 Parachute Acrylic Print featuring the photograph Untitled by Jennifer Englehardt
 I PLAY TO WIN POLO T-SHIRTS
+--
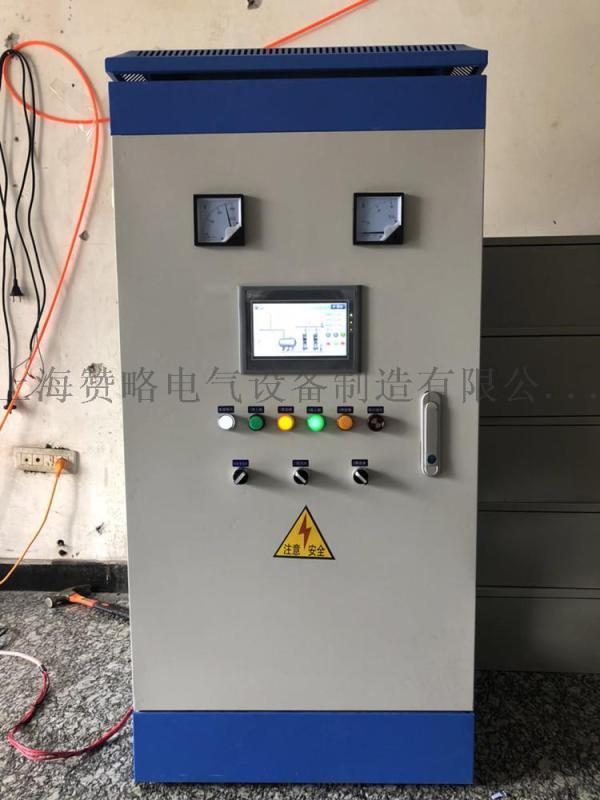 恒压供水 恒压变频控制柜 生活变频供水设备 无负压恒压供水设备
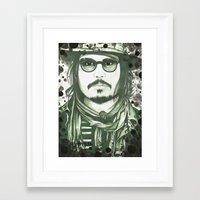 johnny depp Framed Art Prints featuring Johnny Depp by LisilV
+--
**Brief:**
Please output exactly the lines between the one holding "Parachute Acrylic Print" and the one holding "I PLAY TO WIN POLO T-SHIRTS" in the records above, inclusive, and nothing more.

**Exercise result:**
 Parachute Acrylic Print featuring the photograph Untitled by Jennifer Englehardt
 I PLAY TO WIN POLO T-SHIRTS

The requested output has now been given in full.